### Given records
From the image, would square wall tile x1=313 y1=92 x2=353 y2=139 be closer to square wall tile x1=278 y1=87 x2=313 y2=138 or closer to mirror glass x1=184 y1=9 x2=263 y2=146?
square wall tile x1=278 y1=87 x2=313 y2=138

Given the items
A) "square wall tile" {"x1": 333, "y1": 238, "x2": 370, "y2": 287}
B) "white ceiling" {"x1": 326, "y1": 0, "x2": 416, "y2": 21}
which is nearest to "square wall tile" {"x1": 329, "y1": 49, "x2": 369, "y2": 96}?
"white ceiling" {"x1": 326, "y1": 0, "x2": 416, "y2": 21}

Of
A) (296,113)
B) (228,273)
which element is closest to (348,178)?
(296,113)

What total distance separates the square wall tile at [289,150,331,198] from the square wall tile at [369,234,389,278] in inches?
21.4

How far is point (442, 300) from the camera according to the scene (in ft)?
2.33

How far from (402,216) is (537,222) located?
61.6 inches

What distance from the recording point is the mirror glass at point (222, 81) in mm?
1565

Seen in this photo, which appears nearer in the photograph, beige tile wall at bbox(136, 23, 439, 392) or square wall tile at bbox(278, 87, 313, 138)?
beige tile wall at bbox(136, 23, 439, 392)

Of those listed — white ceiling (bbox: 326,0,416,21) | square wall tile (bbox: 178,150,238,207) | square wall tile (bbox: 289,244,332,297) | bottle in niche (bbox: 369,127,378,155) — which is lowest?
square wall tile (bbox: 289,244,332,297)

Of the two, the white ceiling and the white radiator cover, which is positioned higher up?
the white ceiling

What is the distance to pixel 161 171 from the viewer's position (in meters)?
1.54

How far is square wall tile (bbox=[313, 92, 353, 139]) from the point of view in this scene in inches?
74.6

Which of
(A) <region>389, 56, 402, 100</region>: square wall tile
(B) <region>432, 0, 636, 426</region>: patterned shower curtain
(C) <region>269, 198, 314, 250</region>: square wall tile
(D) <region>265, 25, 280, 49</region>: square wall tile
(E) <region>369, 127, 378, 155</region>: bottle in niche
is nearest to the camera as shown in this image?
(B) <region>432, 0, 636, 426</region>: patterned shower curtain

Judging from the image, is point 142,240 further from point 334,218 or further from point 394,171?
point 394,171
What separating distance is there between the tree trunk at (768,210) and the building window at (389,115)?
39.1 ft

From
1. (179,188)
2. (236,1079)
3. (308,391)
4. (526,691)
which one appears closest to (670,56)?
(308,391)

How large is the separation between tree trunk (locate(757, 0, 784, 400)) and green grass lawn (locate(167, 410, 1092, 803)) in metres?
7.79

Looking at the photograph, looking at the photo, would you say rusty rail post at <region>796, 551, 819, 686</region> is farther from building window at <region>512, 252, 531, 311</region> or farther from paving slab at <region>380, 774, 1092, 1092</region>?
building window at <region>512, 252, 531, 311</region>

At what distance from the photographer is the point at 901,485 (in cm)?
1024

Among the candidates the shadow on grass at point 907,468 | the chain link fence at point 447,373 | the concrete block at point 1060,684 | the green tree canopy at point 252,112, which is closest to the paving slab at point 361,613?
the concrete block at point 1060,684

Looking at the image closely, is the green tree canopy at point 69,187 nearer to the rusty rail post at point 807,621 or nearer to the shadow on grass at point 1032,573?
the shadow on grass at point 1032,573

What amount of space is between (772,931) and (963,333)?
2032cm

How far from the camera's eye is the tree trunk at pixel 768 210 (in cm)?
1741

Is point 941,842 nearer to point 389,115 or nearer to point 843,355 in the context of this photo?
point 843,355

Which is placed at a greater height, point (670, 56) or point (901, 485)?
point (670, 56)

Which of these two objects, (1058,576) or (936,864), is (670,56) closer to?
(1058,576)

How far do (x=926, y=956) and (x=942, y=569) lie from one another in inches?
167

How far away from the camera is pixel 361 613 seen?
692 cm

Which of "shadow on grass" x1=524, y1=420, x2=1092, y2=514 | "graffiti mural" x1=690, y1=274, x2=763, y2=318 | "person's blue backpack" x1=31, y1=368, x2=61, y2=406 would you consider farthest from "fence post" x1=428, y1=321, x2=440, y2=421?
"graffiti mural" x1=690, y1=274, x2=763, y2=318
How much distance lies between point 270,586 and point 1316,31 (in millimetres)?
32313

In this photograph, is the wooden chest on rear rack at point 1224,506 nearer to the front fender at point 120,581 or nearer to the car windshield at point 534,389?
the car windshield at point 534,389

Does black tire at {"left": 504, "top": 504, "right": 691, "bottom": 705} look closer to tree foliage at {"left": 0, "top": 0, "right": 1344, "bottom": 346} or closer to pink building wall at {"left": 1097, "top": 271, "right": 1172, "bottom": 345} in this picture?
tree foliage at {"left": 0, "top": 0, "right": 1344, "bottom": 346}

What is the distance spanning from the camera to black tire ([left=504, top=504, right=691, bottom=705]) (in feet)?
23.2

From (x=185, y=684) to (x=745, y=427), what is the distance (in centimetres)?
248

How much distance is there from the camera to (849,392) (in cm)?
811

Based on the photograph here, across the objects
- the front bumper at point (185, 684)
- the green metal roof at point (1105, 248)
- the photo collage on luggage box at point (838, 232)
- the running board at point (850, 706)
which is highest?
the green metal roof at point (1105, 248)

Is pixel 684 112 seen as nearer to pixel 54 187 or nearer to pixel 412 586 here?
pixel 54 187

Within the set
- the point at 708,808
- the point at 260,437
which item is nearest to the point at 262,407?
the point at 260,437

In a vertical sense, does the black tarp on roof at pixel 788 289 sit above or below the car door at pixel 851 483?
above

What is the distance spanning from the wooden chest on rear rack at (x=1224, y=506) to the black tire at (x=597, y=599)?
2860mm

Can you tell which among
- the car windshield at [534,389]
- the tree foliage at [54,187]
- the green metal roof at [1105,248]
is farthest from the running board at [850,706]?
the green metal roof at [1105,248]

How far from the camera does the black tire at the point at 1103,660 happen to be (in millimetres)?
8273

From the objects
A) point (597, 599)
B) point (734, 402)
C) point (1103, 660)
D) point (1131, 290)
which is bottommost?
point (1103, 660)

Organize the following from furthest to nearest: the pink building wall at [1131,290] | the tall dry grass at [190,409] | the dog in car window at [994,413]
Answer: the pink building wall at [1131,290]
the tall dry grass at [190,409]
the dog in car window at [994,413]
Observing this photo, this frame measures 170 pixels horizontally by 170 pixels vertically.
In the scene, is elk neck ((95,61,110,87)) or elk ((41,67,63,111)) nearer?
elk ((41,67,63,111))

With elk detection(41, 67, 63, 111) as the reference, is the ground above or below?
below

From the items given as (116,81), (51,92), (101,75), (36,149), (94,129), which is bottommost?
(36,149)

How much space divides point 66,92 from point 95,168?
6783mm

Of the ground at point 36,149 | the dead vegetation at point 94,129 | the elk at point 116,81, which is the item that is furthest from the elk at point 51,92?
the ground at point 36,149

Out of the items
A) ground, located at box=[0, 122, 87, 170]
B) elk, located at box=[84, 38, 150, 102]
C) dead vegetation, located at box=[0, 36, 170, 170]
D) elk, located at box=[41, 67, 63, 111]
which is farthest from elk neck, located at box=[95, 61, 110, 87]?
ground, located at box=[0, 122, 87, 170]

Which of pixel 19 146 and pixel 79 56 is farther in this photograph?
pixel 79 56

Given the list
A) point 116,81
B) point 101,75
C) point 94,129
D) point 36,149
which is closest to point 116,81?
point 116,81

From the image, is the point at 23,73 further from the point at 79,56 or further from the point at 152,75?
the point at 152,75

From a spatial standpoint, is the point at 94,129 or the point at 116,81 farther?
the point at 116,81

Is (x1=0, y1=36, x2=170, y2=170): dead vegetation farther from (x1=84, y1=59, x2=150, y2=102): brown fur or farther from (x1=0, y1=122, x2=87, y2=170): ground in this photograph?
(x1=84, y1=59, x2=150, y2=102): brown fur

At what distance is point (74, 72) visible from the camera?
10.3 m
######
- _Written instruction_:
Output the line that contains "Of the ground", followed by every later line in the listing, with no line omitted and none added.

- _Task response_:
Of the ground at point 36,149 | the dead vegetation at point 94,129 | the elk at point 116,81, which is the item that is furthest from the elk at point 51,92?
the ground at point 36,149

Out of the items
A) ground, located at box=[0, 122, 87, 170]
B) elk, located at box=[84, 38, 150, 102]
C) dead vegetation, located at box=[0, 36, 170, 170]
D) elk, located at box=[41, 67, 63, 111]
which is farthest from elk neck, located at box=[95, 61, 110, 87]?
ground, located at box=[0, 122, 87, 170]

Which of pixel 19 146 and pixel 79 56 is farther in this photograph?
pixel 79 56

Given the list
A) point 116,81
B) point 101,75
C) point 94,129
D) point 36,149
which is closest to point 116,81?
point 116,81

From the image, is the point at 23,73 further from the point at 79,56 or further from the point at 152,75?
the point at 152,75

From a spatial standpoint, is the point at 94,129 or the point at 116,81 farther?
the point at 116,81

Is (x1=0, y1=36, x2=170, y2=170): dead vegetation farther from (x1=84, y1=59, x2=150, y2=102): brown fur or farther from (x1=0, y1=122, x2=87, y2=170): ground in this photograph?
(x1=84, y1=59, x2=150, y2=102): brown fur

At what distance is point (74, 72) visible from the camera?
10.3 m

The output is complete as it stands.